Blest madman who could every hour employ
With something new to wish or to enjoy!
Railing and praising were his usual themes,
And both, to show his judgment, in extremes:
So over violent or over civil

That every man with him was God or Devil.
In squandering wealth was his peculiar art;
Nothing went unrewarded but desert.

Beggared by fools whom still he found too late,
He had his jest, and they had his estate.

He laughed himself from Court; then sought relief
By forming parties, but could ne'er be chief:
For spite of him, the weight of business fell
On Absalom and wise Achitophel;

Thus wicked but in will, of means bereft,

He left not faction, but of that was left.

From this passage quote the lines which hint that Buckingham is respectively "a fool, a blockhead, or a knave" without actually calling him so. Quote other lines that seem to be particularly effective. Remark upon the style of the couplet: the meter, the position of the pause, and the kind of rhyme. Finally, write a paragraph summarizing the effect the passage produces on the reader.

7. The passage given below is an extract from Dryden's earliest printed poem (1658). Compare it with the passage given in the last exercise.

Given data:

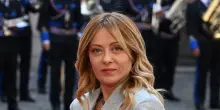 Meloni, la sinistra dice di voler combattere il precariato, la destra lo sta facendo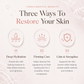 PDRN Healer Cellulose Mask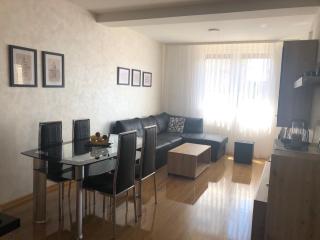 Poseidon apartman - Zlatibor - 7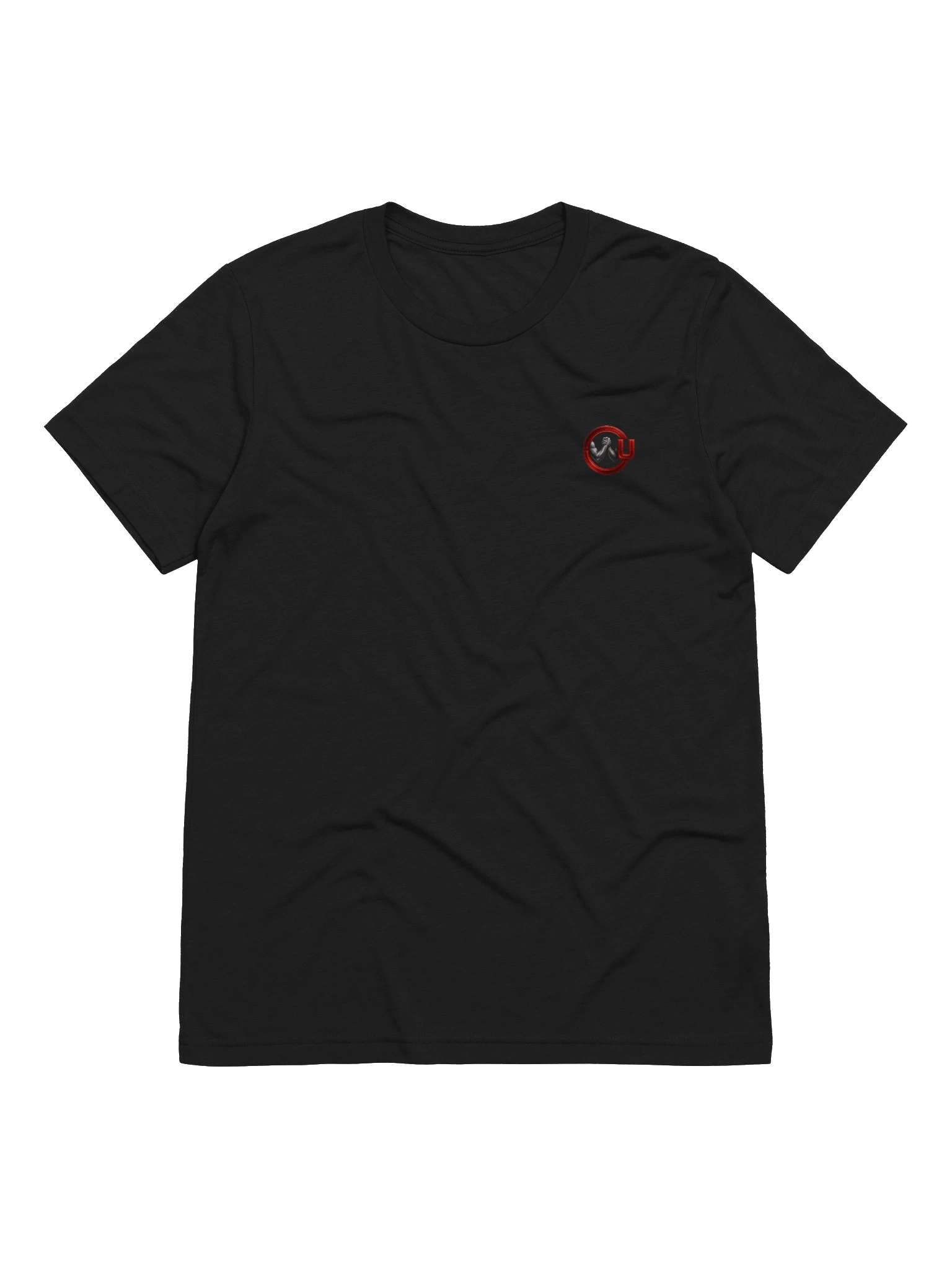 1# woo-universe.com shirt product image (1)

Your tasks:
(a) According to the verse excerpt, on whom did the weight of business fall?
(b) Reproduce the verse excerpt from "He laughed himself" to "that was left.".
The listing has no connection to the verse excerpt.

Answers for each item:
(a) It fell on Absalom and wise Achitophel.

(b)
He laughed himself from Court; then sought relief
By forming parties, but could ne'er be chief:
For spite of him, the weight of business fell
On Absalom and wise Achitophel;

Thus wicked but in will, of means bereft,

He left not faction, but of that was left.